* **Records supplied**:
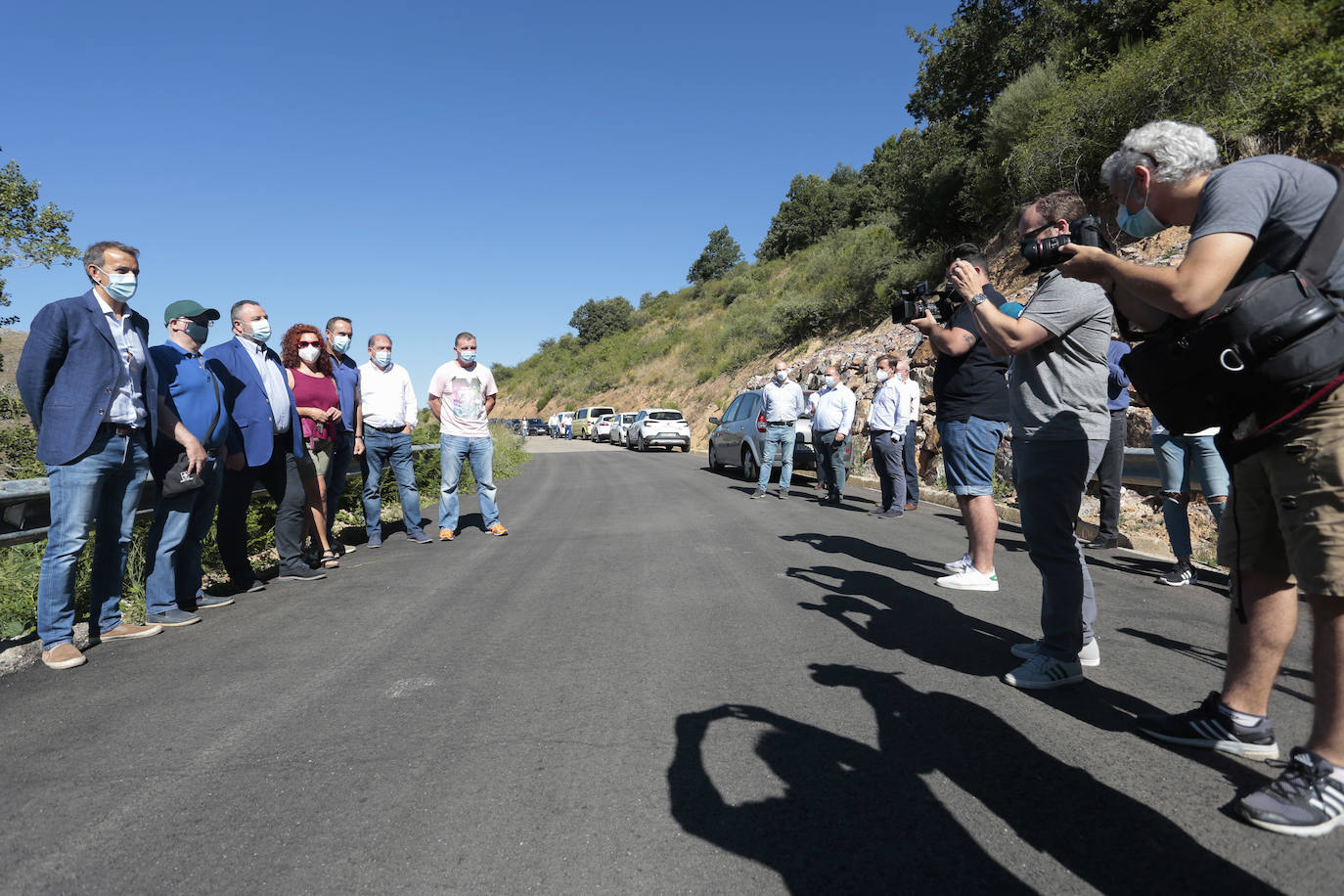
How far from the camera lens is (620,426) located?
3412 cm

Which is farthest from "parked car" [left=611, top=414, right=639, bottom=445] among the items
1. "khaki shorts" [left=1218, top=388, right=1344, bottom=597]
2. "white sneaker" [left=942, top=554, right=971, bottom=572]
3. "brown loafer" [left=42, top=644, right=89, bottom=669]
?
"khaki shorts" [left=1218, top=388, right=1344, bottom=597]

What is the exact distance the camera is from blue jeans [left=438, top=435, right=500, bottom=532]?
759 cm

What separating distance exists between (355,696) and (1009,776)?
2.62m

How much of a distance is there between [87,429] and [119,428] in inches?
8.5

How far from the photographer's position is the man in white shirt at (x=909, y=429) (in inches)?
357

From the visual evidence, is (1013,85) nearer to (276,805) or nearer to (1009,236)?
(1009,236)

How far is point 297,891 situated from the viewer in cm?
183

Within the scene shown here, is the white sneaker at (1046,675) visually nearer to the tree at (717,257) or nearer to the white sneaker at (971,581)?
the white sneaker at (971,581)

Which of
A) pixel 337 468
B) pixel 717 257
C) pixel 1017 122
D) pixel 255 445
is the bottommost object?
pixel 337 468

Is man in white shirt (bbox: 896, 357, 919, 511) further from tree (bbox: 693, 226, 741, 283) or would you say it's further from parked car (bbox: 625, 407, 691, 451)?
tree (bbox: 693, 226, 741, 283)

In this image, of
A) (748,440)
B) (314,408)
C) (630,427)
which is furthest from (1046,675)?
(630,427)

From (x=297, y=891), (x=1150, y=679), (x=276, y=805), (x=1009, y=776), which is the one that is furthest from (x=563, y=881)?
(x=1150, y=679)

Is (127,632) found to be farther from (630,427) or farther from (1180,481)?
(630,427)

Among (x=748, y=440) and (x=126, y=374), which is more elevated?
(x=126, y=374)
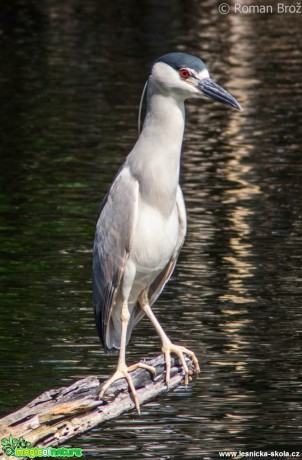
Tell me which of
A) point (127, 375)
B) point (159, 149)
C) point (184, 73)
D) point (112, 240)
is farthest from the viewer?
point (112, 240)

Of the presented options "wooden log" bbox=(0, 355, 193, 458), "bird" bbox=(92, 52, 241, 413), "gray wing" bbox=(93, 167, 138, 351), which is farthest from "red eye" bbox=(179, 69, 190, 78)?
"wooden log" bbox=(0, 355, 193, 458)

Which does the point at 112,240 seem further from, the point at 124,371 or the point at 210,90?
the point at 210,90

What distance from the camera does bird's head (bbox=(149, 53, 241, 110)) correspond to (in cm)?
780

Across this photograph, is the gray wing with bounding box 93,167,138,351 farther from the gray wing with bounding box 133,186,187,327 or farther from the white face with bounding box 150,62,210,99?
the white face with bounding box 150,62,210,99

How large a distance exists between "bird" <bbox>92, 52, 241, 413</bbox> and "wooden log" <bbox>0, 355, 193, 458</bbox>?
0.51 metres

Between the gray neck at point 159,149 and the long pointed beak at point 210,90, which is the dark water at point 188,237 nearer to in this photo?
the gray neck at point 159,149

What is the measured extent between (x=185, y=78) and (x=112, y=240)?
102 cm

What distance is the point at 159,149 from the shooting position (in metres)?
7.91

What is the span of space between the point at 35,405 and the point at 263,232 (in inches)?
263

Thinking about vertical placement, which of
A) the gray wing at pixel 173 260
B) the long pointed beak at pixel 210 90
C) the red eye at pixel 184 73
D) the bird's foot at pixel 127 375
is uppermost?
the red eye at pixel 184 73

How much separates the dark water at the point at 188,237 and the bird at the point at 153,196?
1054mm

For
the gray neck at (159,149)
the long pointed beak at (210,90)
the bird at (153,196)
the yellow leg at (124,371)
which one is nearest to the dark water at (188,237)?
the yellow leg at (124,371)

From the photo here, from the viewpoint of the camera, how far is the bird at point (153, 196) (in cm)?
784

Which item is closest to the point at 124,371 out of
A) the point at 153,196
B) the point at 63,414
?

* **Task**: Leave out the pictures and output the rest of the material exactly as written.

* **Answer below**:
How far from the camera lens is (620,426) located?
3412 cm

Which is farthest from "parked car" [left=611, top=414, right=639, bottom=445] among the items
1. "khaki shorts" [left=1218, top=388, right=1344, bottom=597]
2. "white sneaker" [left=942, top=554, right=971, bottom=572]
3. "brown loafer" [left=42, top=644, right=89, bottom=669]
?
"khaki shorts" [left=1218, top=388, right=1344, bottom=597]

What is the exact distance the camera is from blue jeans [left=438, top=435, right=500, bottom=532]?
759 cm

What separating distance exists between (355,696) and (1009,776)?
2.62m

How much of a distance is there between [87,429] and [119,428] in inches?
8.5

How far from the photographer's position is the man in white shirt at (x=909, y=429) (in inches)?
357

From the visual evidence, is (1013,85) nearer to (276,805) or nearer to (1009,236)?
(1009,236)

How far is point 297,891 situated from the viewer in cm?
183

Within the scene shown here, is the white sneaker at (1046,675) visually nearer to the tree at (717,257) or nearer to the white sneaker at (971,581)?
the white sneaker at (971,581)

Which of
A) pixel 337 468
B) pixel 717 257
C) pixel 1017 122
D) pixel 255 445
is the bottommost object?
pixel 337 468

Is man in white shirt (bbox: 896, 357, 919, 511) further from tree (bbox: 693, 226, 741, 283) or would you say it's further from parked car (bbox: 625, 407, 691, 451)?
tree (bbox: 693, 226, 741, 283)

In this image, of
A) (748,440)
B) (314,408)
C) (630,427)
which is furthest from (1046,675)?
(630,427)

From (x=297, y=891), (x=1150, y=679), (x=276, y=805), (x=1009, y=776), which is the one that is furthest from (x=563, y=881)?
(x=1150, y=679)

Is (127,632) found to be farther from (630,427) or farther from (1180,481)?
(630,427)

Among (x=748, y=440) and (x=126, y=374), which is more elevated?
(x=126, y=374)
Tell me which of
A) point (127, 375)
B) point (159, 149)
C) point (184, 73)
D) point (112, 240)
is farthest from the viewer?
point (112, 240)

Of the presented options "wooden log" bbox=(0, 355, 193, 458), "bird" bbox=(92, 52, 241, 413), "gray wing" bbox=(93, 167, 138, 351), which is farthest from "red eye" bbox=(179, 69, 190, 78)?
"wooden log" bbox=(0, 355, 193, 458)

Which does the point at 112,240 seem further from, the point at 124,371 or the point at 210,90?
the point at 210,90

What distance from the camera does bird's head (bbox=(149, 53, 241, 110)) correspond to (in cm)?
780

Across this photograph, is the gray wing with bounding box 93,167,138,351 farther from the gray wing with bounding box 133,186,187,327 or farther from the white face with bounding box 150,62,210,99?
the white face with bounding box 150,62,210,99

How large a distance exists between "bird" <bbox>92, 52, 241, 413</bbox> and "wooden log" <bbox>0, 355, 193, 458</bbox>?
0.51 metres

Between the gray neck at point 159,149 and the long pointed beak at point 210,90, which is the dark water at point 188,237 nearer to in this photo?
the gray neck at point 159,149

What is the measured extent between (x=185, y=78) and (x=112, y=240)?
102 cm

What distance is the point at 159,149 from the shooting position (in metres)?
7.91

What is the span of space between the point at 35,405 and the point at 263,232 (in inches)?
263

Thinking about vertical placement, which of
A) the gray wing at pixel 173 260
B) the long pointed beak at pixel 210 90
C) the red eye at pixel 184 73
D) the bird's foot at pixel 127 375
is uppermost?
the red eye at pixel 184 73

How much separates the dark water at the point at 188,237 and the bird at the point at 153,196?
1054mm

For
the gray neck at (159,149)
the long pointed beak at (210,90)
the bird at (153,196)
the yellow leg at (124,371)
which one is nearest to the dark water at (188,237)?
the yellow leg at (124,371)

From the photo here, from the viewpoint of the camera, how far is the bird at point (153, 196) (in cm)?
784

Which item is closest to the point at 124,371 out of
A) the point at 153,196
B) the point at 63,414
?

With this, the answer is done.